You should never feel jealous about RV's mate, they are just another type of motorhome, I cannot park mine easily and nip in the shop for a paper or some **** so they all have plusses and minuses.....
Regarding the belts (back on topic now before we get slapped :lol: ), I still have reservations about bolting a belt to even the floor because it is made of timber as well.... After Frank has pointed out that the 10 tons I quoted is very wrong ( I would love to see that calculation by the way Frank, as the test for seat belt anchorage, so I am led to believe, is to apply a load in the forward direction, using the belt and the B Post must deform before the belt snaps......) I would be amazed if the floor on any motorhome would provide security against a 10g force, so back to the original position of mine, where do you fit the third end, as my understanding is that it must be attached to a structural component of the vehicles frame?

Keith


----------



## olley

Hi keith through the floor and the chassis rail should do it.  

Just going off topic for a sec. can you tell sharon we are booked in to the shire horse show.

Thanks
Olley


----------



## sallytrafic

kands said:


> Hi aultymer
> None taken :lol: :lol: Just pointing out some facts :lol: .
> have not forgotten the trips out in the Hymer, how could I, they were great, especially after all the work involved in getting it ready for those trips......
> You should never feel jealous about RV's mate, they are just another type of motorhome, I cannot park mine easily and nip in the shop for a paper or some **** so they all have plusses and minuses.....
> Regarding the belts (back on topic now before we get slapped :lol: ), I still have reservations about bolting a belt to even the floor because it is made of timber as well.... After Frank has pointed out that the 10 tons I quoted is very wrong ( I would love to see that calculation by the way Frank, as the test for seat belt anchorage, so I am led to believe, is to apply a load in the forward direction, using the belt and the B Post must deform before the belt snaps......) I would be amazed if the floor on any motorhome would provide security against a 10g force, so back to the original position of mine, where do you fit the third end, as my understanding is that it must be attached to a structural component of the vehicles frame?
> 
> Keith


I din't say they were very wrong Keith I said seemed high but easily acheived.

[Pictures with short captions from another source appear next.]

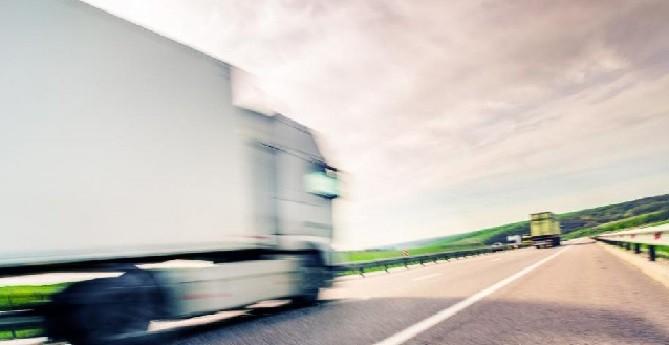 Un camionneur en plein ebat sexuel zizague sur l039autoroute 1170x508 1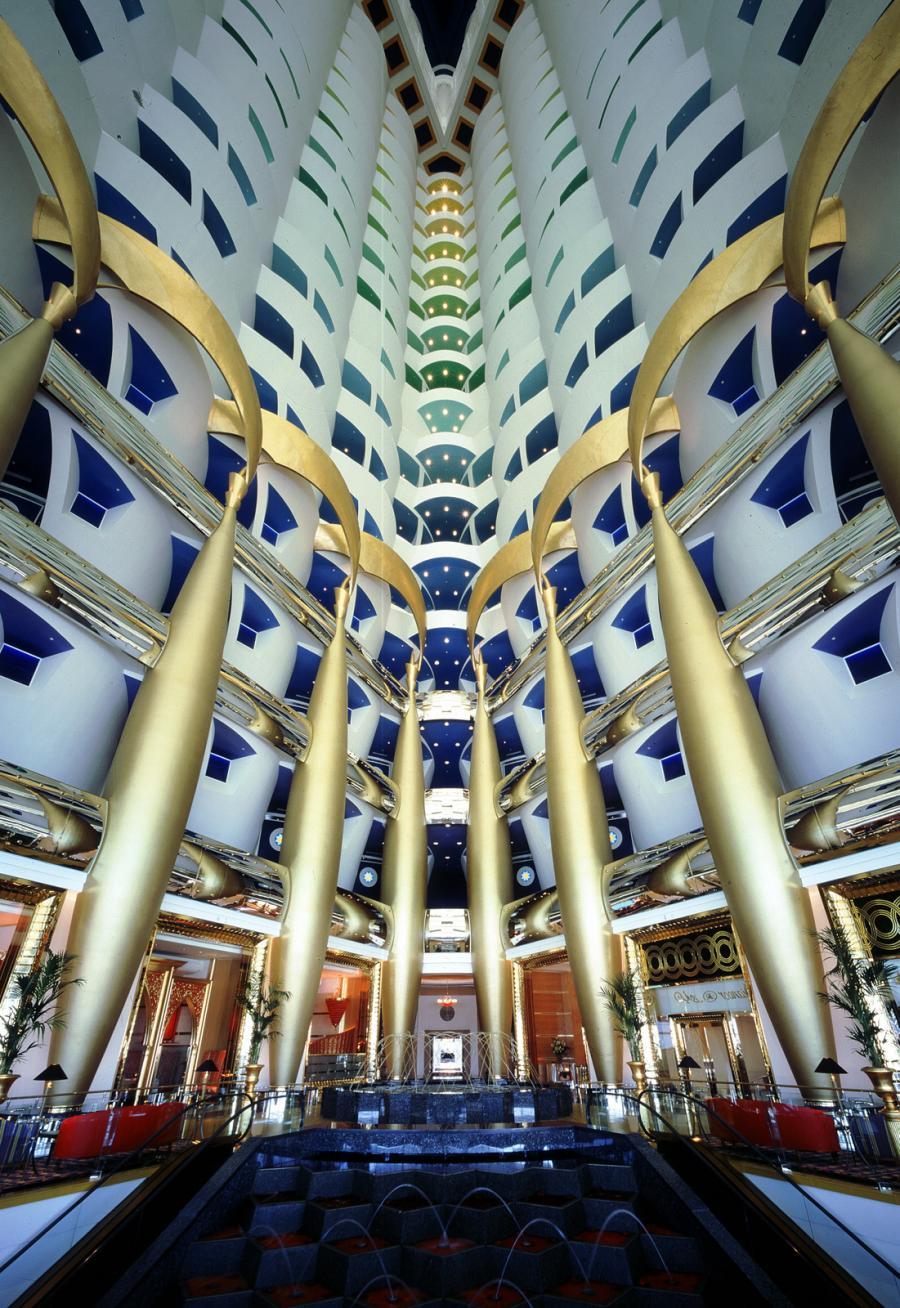 L int rieur de l h tel burj al arab curiosit s de titam for Dubai decoration interieur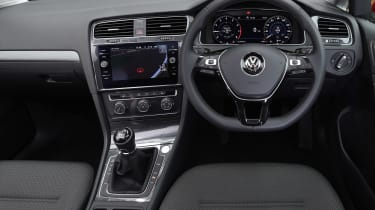 Volkswagen Golf - dash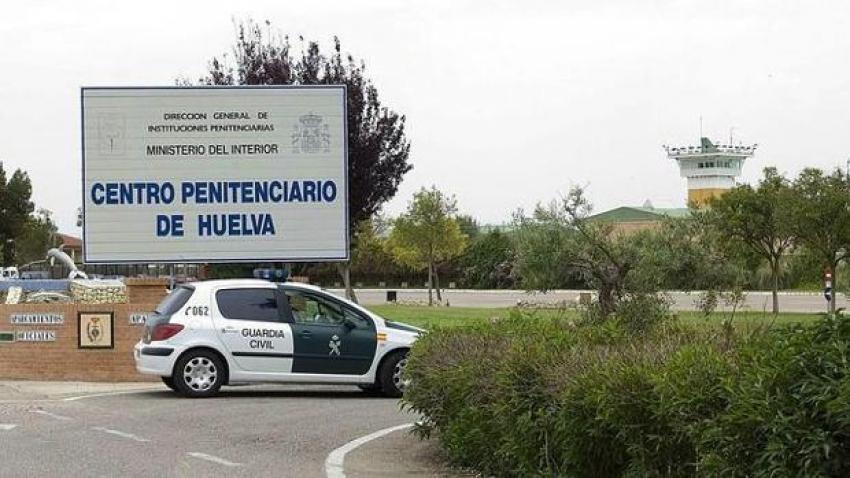 Los funcionarios salvan a un preso peligroso de un incendio en la cárcel de Huelva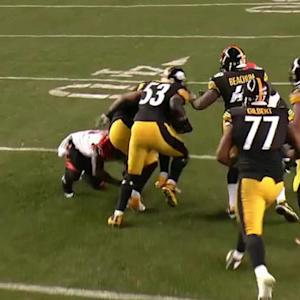 Pittsburgh Steelers center Maurkice Pouncey catches batted pass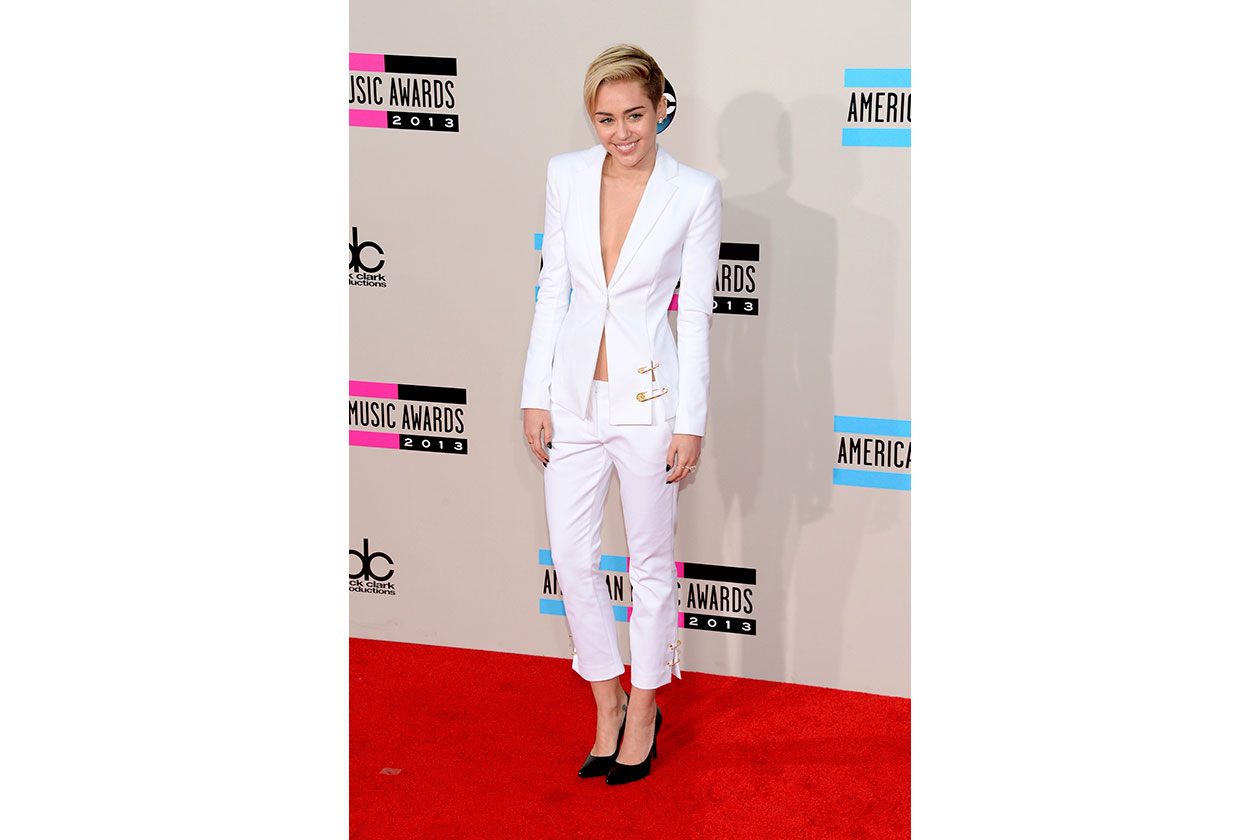 Miley Cyrus in Versus Versace e pumps Saint Laurent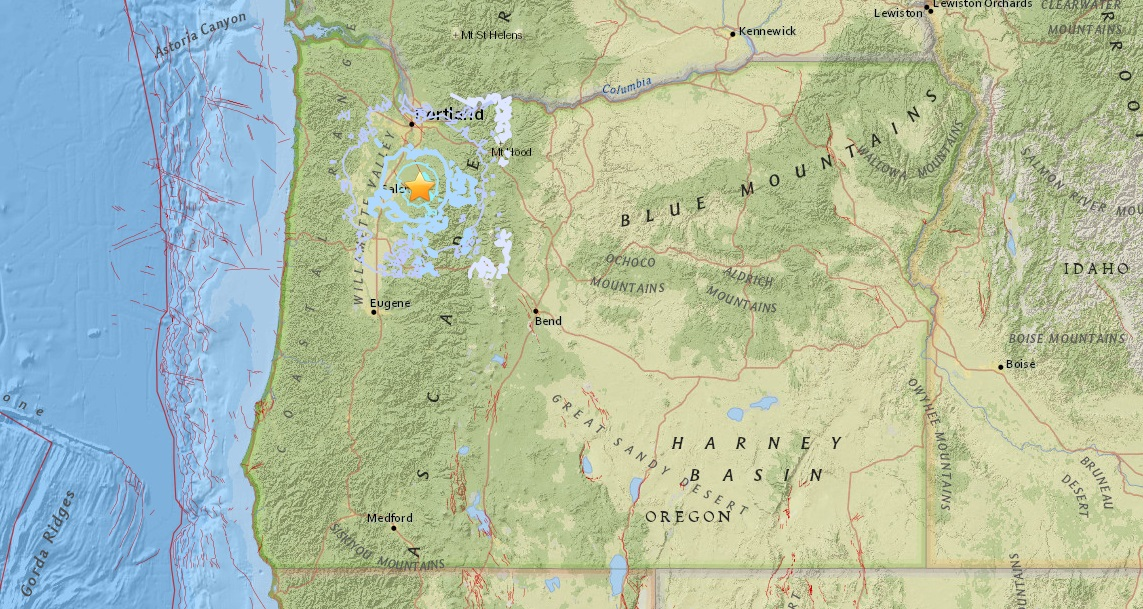 Image depicts the 3.9 earthquake, with the blue lines indicating reports from people who felt the tremors - USGS image<p></p>
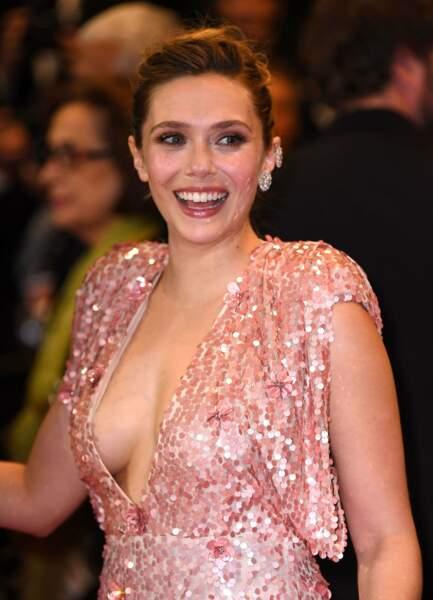Plus sexy que son décolleté ? Le sourire d'Elizabeth Olsen !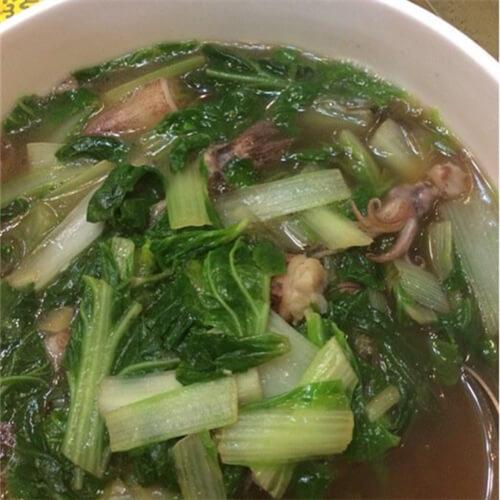 黑鱼炖小白菜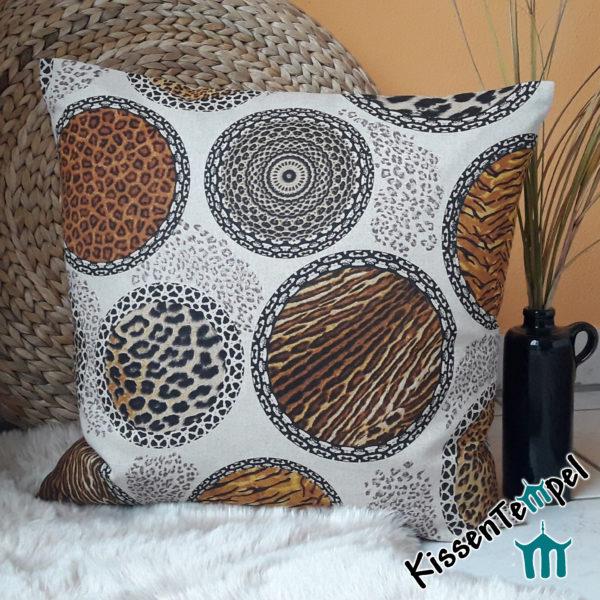 Animalprint Kissen >Mandala Africa< braun schwarz beige grau, asiatische Mandalas & Tiermuster Leopard und Tiger
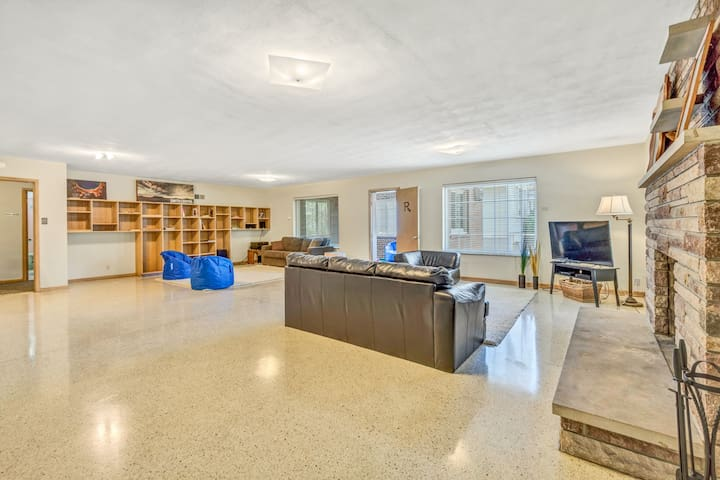 3,400 sqft Condo near The Hill and Forest Park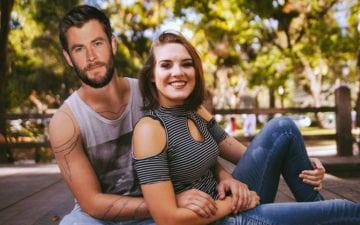 Ensaio de fotos de ex-casal vira montagens com rosto de Liam Hemsworth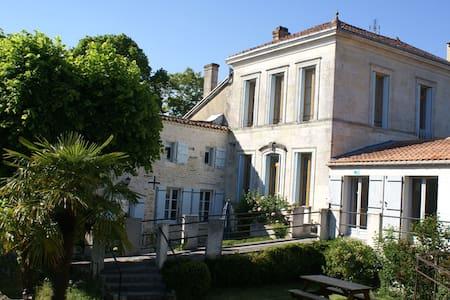 B&B Bordeaux Region-Domaine la Fontaine - Bed & Breakfast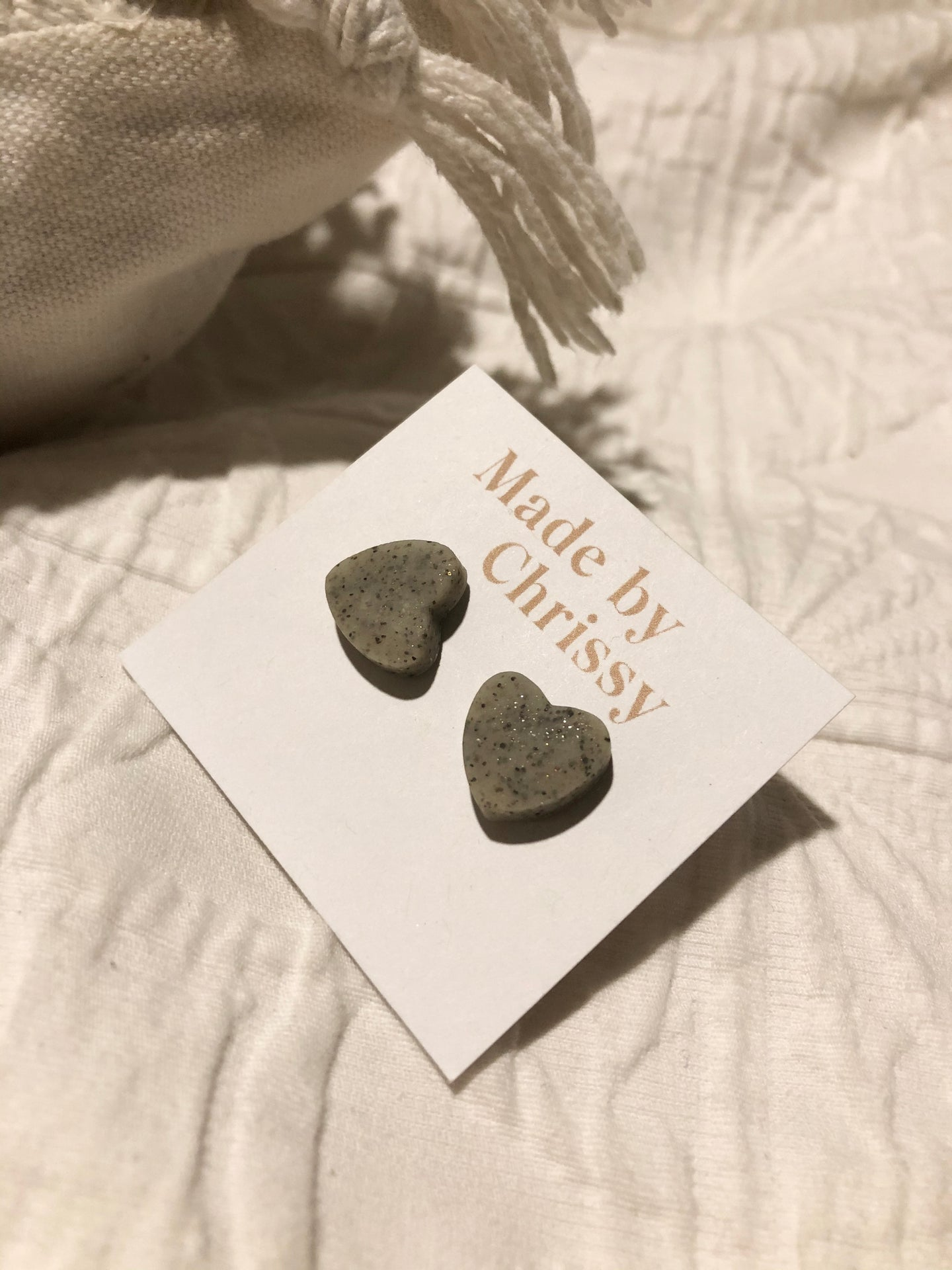 Heart Studs Grey Pebble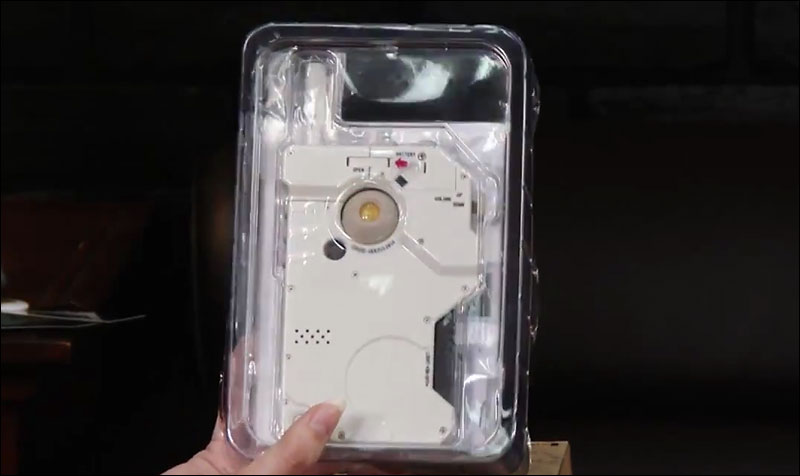 MGSV-White-iDroid-Packaging-TGS-2014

The seats in a gazelle are bolted on to the floor. All the seat harness attachments are on the seat. The floor is made of a paper honeycomb faced with thin (less than 1mm possibly less than 0.5mm thick) aluminium alloy all glued together, there are spreaders around the bolt holes made of a second thickness of the facing alloy and spacers within the bolt holes to prevent crushing if slightly overtorqued. If you are determined you could push a six inch nail through the structure with your bare hands. RV cross members have got to be stronger than that. Given that the seat and pilot combined weigh about 100Kg then to cope with 10g the bolts and floor must be able to support a 1000kg - a metric tonne.

Regards frank


----------



## 88927

Hi Olley
Message passed mate :lol: :lol: 
Thanks Frank, I though Velocity factored into the equasion somewhere not just static g, as experienced in a centrifuge?
I would also be amazed if a seat belt anchorage only provided for 1000Kgs or even 2000Kgs???
Not trying to be picky here at all, I am just trying to understand so that I can make an informed decision :lol: :lol: 

Keith


----------



## sallytrafic

What decides how much g happens in a crash is the time over which the velocity reduces so yes velocity figures as well as time and how well the crumple zones work etc but speaking in terms of 10g conveniently removes the need to take those considerations further ie you don't need to know how you got to 10g just how to deal with it when you get there. Weight being a force as opposed to mass already has 1g factored in but when you weigh something you normally don't bother with g and you assume its the same as mass, In this case with 10g the mass is multiplied by 10 to give the resultant force which in the case of the pilot seat that I am using as am example is 1000Kg 

Regards Frank


----------



## 101125

Just to shed some light on this, we install full harness seat belts into construction equipment, our seats are tested at MIRA prior to sale IIRC the test procedure is 'the seat belt needed to withstand a simultaneous pull of 9,000 Newtons on the lap webbing and 7,000 Newtons on the shoulder webbing for a period of ten seconds' 

personnally after seeing the tests and working in this industry for over 10years I would never retro fit any type of harness or lap and diagonal seat belt to an existing seat, they are not strong enough.


----------



## sallytrafic

spill said:


> Just to shed some light on this, we install full harness seat belts into construction equipment, our seats are tested at MIRA prior to sale IIRC the test procedure is 'the seat belt needed to withstand a simultaneous pull of 9,000 Newtons on the lap webbing and 7,000 Newtons on the shoulder webbing for a period of ten seconds'
> 
> personnally after seeing the tests and working in this industry for over 10years I would never retro fit any type of harness or lap and diagonal seat belt to an existing seat, they are not strong enough.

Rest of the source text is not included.